As shoppers continued to migrate to the suburbs, the 1970s also saw the closure of the downtown store's basement sales level, which became the new Merchandise Receiving facility. Following an ADG corporate mandate to better reach younger customers, Juniors was moved to the Main Floor, and many departments were discontinued including Appliances, Books, Draperies, the Home Planning Center, Paints, Records, and Toys. The Service Building was closed with the surviving workrooms incorporated into the newly-vacant downtown store space or outsourced. The Camargo Room service was modified from a quick-service set menu to full service, with a self-service Soup & Salad Bar opened in the adjacent former Customer Lounge. Full menu service was also added to the Ice Cream Bridge, renamed the Bridge Restaurant.

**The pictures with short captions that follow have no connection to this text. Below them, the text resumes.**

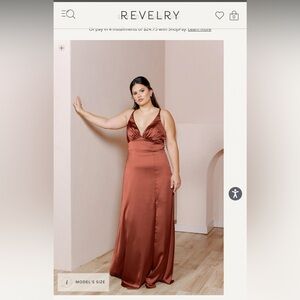 Revelry satin dress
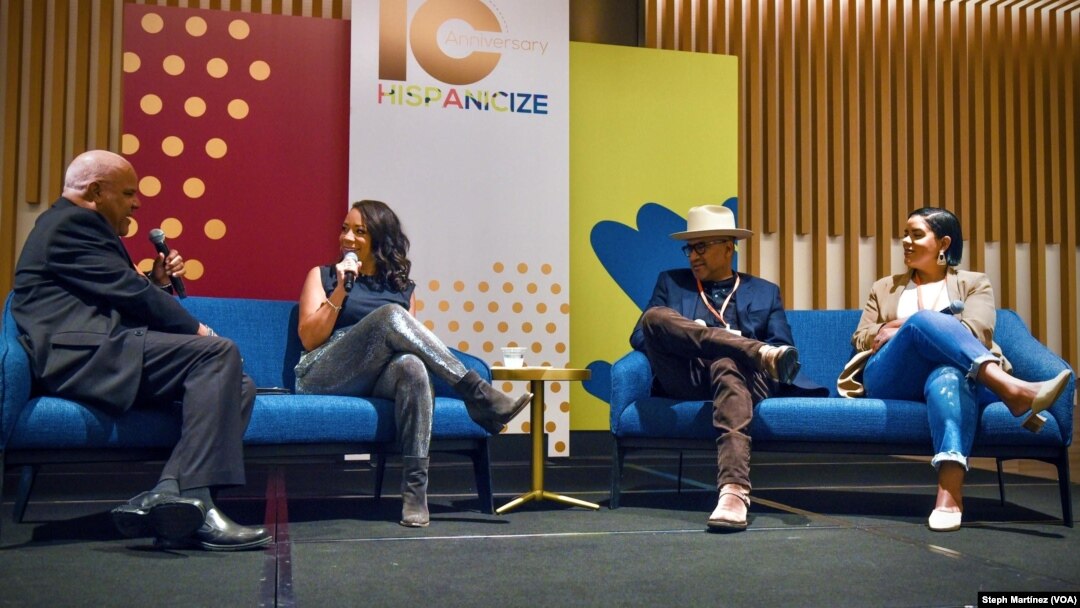 Actores, creadores e influencers debatieron sobre su labor en 'Hispanicize', festival realizado en octubre de 2019 en Los Ángeles. VOA
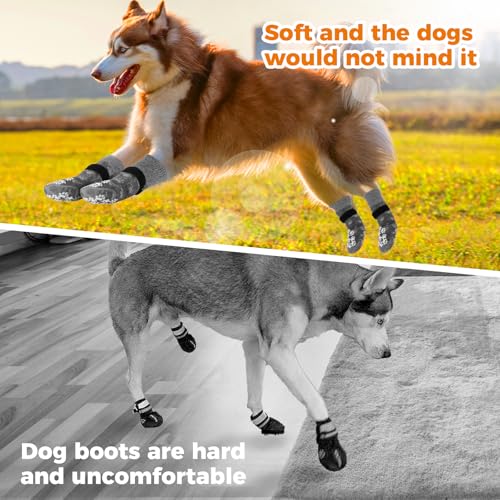 Anti Slip Dog Socks Prevent Licking Paws (S)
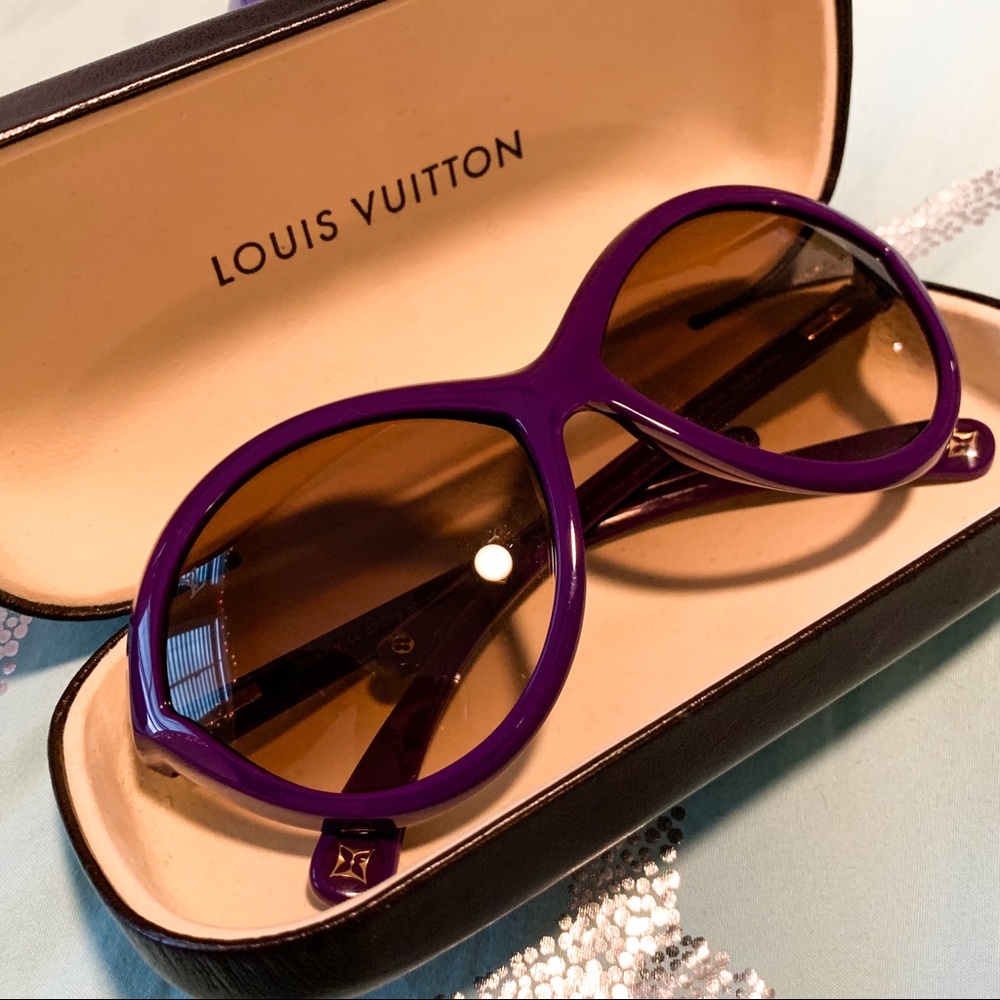 Louis Vuitton Purple & Gold Sunglasses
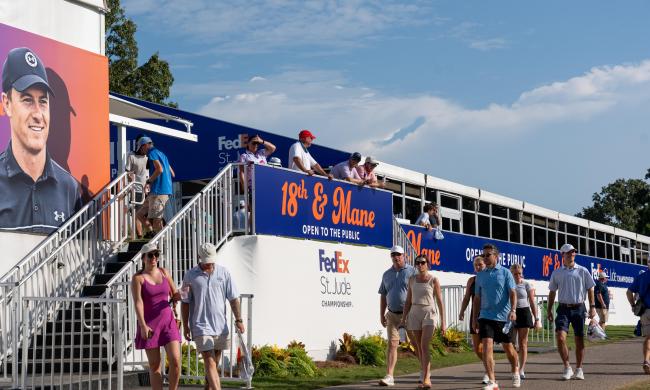 MemphisTravel's tweet photo. Don’t miss your chance to witness the PGA Tour’s top 70 players compete in Memphis! Mark your calendar for Aug. 12–16, 2026 for the FedEx St. Jude Championship ⛳ https://t.co/vnAc5ReaOf https://t.co/dcPJN7SKtm
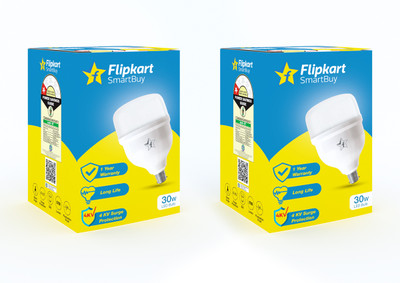 Flipkart SmartBuy 30 W Basic Round B22 LED Bulb(White, Pack of 2)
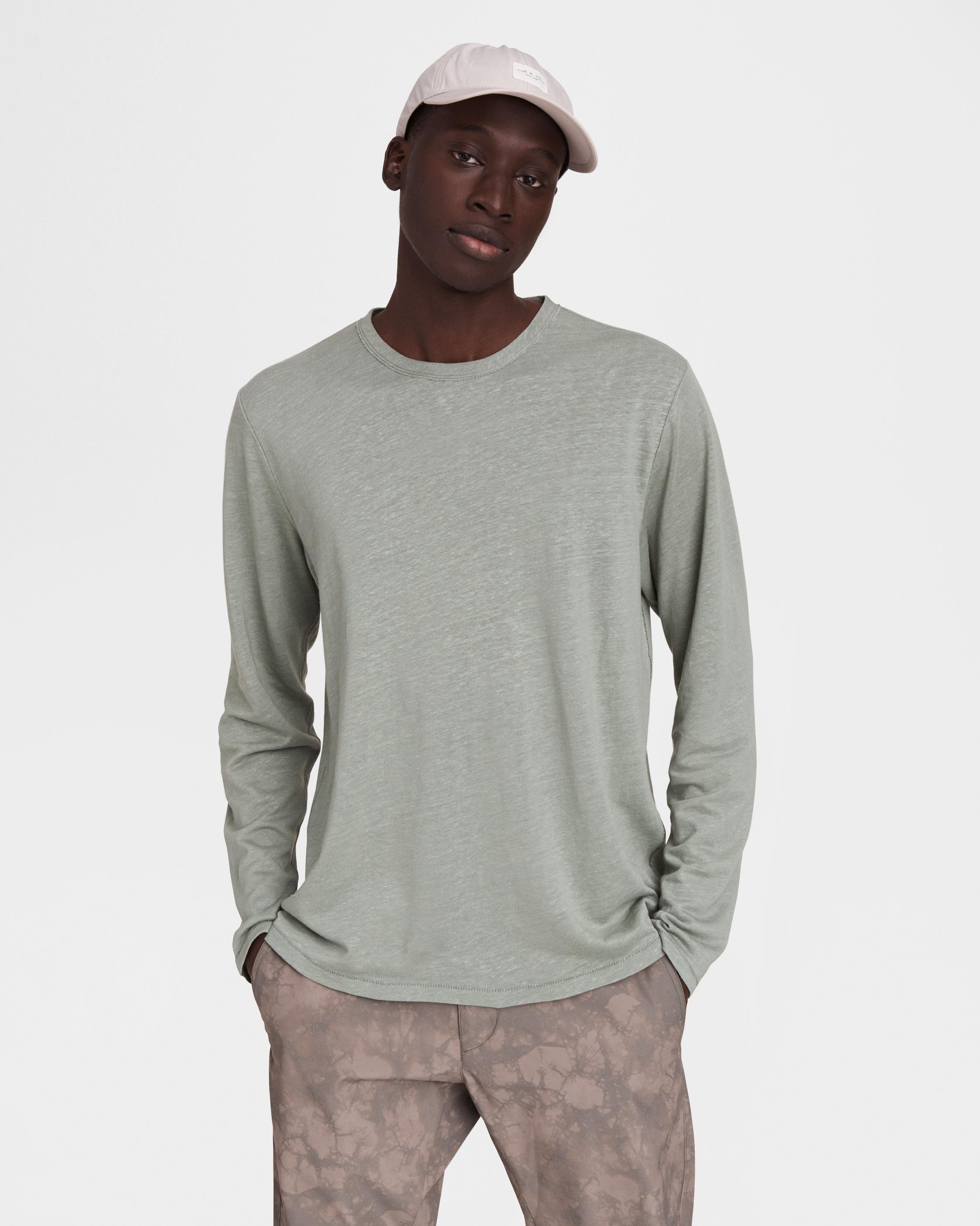 linen long sleeve tee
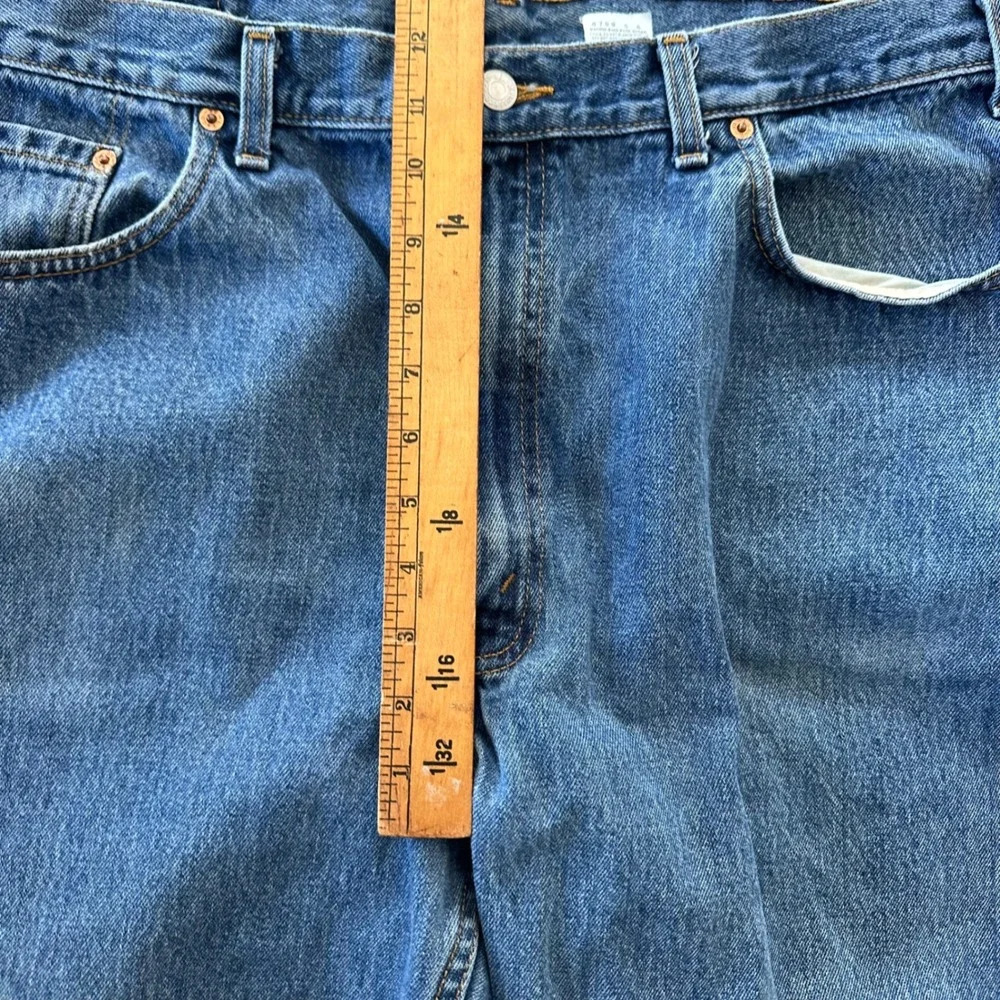 Vintage Y2K Mens Levis‎ 550 Relaxed Fit Med Wash Made in Canada 42X30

The final Pogue's branch store would open in 1976, a 112,000 square foot location in Florence Mall, the chain's only venture into Kentucky and the only one without a furniture department or restaurant. As ADG continued to attempt to update its Pogue's unit in the late 1970s, Tri-County's Ice Cream Parlor would be moved into the store and reformatted to the Le Petite Café format which had proven so successful in the Downtown store.

== Merger and closure ==
As the Ohio Valley suffered in the recession of the early 1980s, Pogue's profits declined. The downtown store, in particular, had seen sales declines since 1983 when a Saks Fifth Avenue opened directly across Race Street. Saks' demands that Pogue's reduce their Race Street loading docks dramatically hurt the viability of the downtown store which had served as the receiving and distribution center for all five stores. A new standalone facility in northern Kentucky added to the expenses of the H.& S. Pogue Company division, and in 1983 Pogue's was merged into their Indianapolis ADG sister division L.S. Ayres & Company in a successful effort to keep both divisions profitable. ADG's annual report to its shareholders would note that the first full year of the merger saw sales increase 22%, and profits nearly 50%, at the five Cincinnati-area stores, with market share being moved from all three major competitors (by then Elder-Beerman, McAlpin’s, and ShillitoRikes). The merger had been anticipated by ADG senior management for several years, with the Pogue's and L.S. Ayres logos each being modified for consistency between both chains, and Pogue's merchandise assortment being down-scaled throughout the early 1980s to the more mid-market range of L.S. Ayres.